▸ TASK PROMPT
Identify and pull out each line of the entries in which "ATSS" occurs.

Top of GIVEN ENTRIES

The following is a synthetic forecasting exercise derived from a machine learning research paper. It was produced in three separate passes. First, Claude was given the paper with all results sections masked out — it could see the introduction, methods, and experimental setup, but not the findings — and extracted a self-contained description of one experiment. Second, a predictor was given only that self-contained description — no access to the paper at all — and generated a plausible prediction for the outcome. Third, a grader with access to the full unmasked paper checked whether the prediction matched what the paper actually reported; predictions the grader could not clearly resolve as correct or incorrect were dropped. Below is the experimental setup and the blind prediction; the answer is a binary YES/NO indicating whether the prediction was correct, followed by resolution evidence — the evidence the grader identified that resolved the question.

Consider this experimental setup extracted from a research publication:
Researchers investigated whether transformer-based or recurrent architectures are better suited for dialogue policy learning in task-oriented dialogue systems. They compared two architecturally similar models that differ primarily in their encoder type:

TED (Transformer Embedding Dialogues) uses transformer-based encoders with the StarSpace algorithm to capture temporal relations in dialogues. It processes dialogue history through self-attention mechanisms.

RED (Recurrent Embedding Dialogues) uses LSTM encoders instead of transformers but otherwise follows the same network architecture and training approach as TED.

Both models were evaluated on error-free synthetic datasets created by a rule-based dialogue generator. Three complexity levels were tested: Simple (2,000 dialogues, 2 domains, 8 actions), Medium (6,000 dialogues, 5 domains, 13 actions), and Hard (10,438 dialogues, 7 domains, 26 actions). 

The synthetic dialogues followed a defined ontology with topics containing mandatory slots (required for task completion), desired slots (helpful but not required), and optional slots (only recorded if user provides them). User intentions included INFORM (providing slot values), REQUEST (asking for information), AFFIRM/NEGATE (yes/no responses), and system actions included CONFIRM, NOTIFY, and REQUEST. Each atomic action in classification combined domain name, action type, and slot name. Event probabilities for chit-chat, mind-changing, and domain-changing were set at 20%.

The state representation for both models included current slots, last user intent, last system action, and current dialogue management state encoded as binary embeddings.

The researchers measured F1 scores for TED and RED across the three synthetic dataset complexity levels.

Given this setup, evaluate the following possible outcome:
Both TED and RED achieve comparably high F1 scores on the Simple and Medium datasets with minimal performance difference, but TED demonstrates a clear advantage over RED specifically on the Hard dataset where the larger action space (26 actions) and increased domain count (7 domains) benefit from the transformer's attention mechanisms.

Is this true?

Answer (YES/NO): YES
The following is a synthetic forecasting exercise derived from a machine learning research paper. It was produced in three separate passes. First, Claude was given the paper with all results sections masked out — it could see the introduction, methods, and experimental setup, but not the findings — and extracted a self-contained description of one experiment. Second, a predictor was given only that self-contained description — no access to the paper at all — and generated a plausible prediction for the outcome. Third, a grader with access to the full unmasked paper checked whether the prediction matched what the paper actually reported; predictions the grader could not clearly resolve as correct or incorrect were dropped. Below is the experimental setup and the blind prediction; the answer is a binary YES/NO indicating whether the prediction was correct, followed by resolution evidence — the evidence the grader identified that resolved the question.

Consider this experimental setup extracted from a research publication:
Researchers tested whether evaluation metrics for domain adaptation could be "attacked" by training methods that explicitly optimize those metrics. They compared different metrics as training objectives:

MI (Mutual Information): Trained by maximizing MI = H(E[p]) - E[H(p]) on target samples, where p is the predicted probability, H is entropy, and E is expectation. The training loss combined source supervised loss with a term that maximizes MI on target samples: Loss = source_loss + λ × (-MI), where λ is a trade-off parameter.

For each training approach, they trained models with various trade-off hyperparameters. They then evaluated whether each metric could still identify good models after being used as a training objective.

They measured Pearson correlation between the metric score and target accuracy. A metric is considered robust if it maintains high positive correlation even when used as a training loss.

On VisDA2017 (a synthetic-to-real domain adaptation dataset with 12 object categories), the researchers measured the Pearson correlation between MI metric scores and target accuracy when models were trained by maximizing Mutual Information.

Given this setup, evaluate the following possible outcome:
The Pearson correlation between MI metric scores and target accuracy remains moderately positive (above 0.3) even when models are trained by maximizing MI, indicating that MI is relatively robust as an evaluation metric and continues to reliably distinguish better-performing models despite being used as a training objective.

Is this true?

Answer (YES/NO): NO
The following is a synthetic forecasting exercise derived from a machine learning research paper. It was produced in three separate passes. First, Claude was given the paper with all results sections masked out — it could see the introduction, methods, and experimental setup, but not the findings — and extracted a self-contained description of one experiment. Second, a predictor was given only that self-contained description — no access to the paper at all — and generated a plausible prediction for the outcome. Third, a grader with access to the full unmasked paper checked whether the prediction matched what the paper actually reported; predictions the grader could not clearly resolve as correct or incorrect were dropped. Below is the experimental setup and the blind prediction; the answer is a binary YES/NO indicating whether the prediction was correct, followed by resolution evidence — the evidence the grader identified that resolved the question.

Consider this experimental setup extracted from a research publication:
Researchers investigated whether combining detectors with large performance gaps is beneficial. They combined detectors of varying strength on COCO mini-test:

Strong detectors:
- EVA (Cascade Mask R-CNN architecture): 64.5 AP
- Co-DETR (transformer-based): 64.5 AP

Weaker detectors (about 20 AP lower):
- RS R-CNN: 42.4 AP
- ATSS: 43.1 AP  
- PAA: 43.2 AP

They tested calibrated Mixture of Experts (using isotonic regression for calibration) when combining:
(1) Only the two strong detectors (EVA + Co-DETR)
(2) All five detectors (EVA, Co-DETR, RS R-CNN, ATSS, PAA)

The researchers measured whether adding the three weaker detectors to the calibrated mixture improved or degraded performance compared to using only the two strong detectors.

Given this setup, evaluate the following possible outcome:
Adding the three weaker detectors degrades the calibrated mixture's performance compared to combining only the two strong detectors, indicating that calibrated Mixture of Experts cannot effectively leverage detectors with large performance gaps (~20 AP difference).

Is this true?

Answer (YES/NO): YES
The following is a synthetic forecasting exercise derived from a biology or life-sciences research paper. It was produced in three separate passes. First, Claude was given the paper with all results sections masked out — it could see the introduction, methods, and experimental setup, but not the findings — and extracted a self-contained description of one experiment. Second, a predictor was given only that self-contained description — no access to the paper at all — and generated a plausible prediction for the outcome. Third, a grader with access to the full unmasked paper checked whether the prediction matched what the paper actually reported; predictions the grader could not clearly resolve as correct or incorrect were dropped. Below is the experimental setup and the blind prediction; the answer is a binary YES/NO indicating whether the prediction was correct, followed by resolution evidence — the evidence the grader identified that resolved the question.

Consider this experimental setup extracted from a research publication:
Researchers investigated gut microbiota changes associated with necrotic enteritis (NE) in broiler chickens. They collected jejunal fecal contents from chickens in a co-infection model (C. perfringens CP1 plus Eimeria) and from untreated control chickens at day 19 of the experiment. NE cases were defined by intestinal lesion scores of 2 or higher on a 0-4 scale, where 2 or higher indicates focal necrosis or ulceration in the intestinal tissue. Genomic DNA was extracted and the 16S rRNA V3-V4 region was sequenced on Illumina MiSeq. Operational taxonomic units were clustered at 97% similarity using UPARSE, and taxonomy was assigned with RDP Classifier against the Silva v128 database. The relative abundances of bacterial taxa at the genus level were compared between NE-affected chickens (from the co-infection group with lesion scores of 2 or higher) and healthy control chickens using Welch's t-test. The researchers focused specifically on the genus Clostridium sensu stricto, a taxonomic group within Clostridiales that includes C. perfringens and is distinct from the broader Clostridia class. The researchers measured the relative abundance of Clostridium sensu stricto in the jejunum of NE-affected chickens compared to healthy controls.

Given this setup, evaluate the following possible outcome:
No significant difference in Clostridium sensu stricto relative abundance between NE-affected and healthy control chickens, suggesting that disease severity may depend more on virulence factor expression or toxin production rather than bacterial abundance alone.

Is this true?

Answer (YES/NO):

Bottom of GIVEN ENTRIES

▸ RESPONSE TO THIS TASK
- ATSS: 43.1 AP  
(2) All five detectors (EVA, Co-DETR, RS R-CNN, ATSS, PAA)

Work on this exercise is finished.